L’intervista a Vanity Fair: «Chi vince, resta ferma nelle sue convinzioni. Quando cominci a vincere, le scaramanzie finiscono. Non sono un integralista, non esistono i sottovalutati».

Sarri: «A Milano molti giocatori sono passati da qua a là. Il sarrismo è un modo di giocare a calcio, e basta»

Oggi è uscito in edicola Vanity Fair con l’intervista a Maurizio Sarri – di Angelo Carotenuto – che ieri è stata anticipata in forma di sintesi.

Ora c’è la versione integrale.

Sarri parla del sarrismo: «È un modo di giocare a cacio e basta. Sette anni fa avevo altre idee, magari in futuro le cambierò di nuovo. Nasce dagli schiaffi presi, dalla ricerca di soluzioni per ogni difficoltà. L’evoluzione è figlia delle sconfitte. Non solo nel calcio. Io dopo una vittoria non so gioire. Chi vince, resta ferma nelle sue convinzioni. Una sconfitta mi segna dentro più a lungo, mi rende critico, mi sposta un passo avanti».

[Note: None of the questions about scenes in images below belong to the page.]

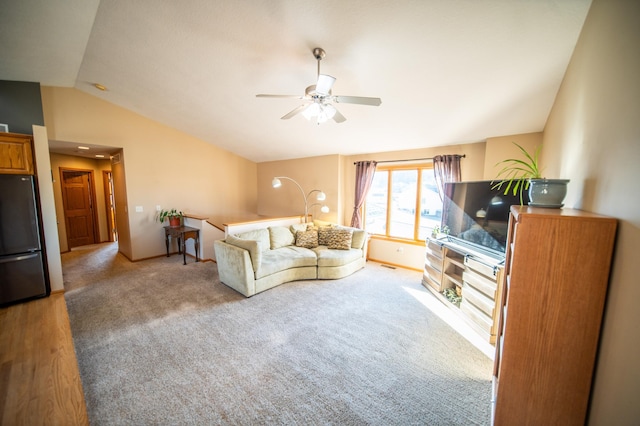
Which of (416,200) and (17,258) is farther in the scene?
(416,200)

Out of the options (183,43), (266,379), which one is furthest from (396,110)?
(266,379)

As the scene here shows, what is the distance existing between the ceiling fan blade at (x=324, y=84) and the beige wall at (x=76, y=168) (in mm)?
6803

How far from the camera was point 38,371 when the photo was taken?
1965mm

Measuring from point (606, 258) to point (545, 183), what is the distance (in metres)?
0.61

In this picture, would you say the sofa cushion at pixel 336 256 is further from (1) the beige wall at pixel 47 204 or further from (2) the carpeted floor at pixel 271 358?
(1) the beige wall at pixel 47 204

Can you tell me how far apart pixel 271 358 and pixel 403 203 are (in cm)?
389

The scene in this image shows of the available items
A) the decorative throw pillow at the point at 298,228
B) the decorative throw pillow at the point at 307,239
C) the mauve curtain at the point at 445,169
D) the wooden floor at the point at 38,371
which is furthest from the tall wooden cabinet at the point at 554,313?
the decorative throw pillow at the point at 298,228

Sulle ricadute social, dice: «Quello che sta intorno al mio calcio è un passatempo. Mio nipote mi fa leggere la pagina facebook Sarrismo e Rivoluzione. Si divertono, io sono anti-social, non uso nemmeno whatsapp».

Del Napoli, della fedeltà, è stato già detto tutto. Anche della politica: «Oggi non mi interessa più»

Alla domanda: un traditore chi è? Risponde così: «Chi si sottrae. Chi fa prevalere l’obiettivo individuale sull’obiettivo collettivo. Perciò a me delle maglie piace la metà davanti, dove c’è lo stemma della società. Dietro c’è il nome del giocatore: quel lato mi interessa meno».

E ancora: «Baciare una maglia? Perché privarsi di un atto d’amore in previsione di quello che forse succederà tra dieci anni? A Milano molti giocatori sono passati da qua a là. Sarebbe meglio non farlo in modo diretto ma nel corso di una carriera può succedere».

Allegri dice che il calcio è semplice.

«Il mio è talmente semplice che è difficilissimo da interpretare. Il mio lavoro è creare una mentalità, gli schemi non c’entrano. Io stesso sono un uomo semplice. Non faccio il cardiochirurgo. Mi occupo di un gioco. Divido, certo. Come chi ha delle convinzioni. Ma non sono un integralista. Sono uno che ha idee in evoluzione».

«Non esistono i sottovalutati. La sfortuna rallenta, non ferma. I sopravvalutati sì, quelli esistono. I media offrono una concezione malata del calcio: troppa enfasi sul singolo. Per esigenze giornalistiche si esaltano spesso giocatori forti, ma non così forti. È più facile il racconto: la società esige un idolo».

Infine: «Quando cominci a vincere, le scaramanzie finiscono».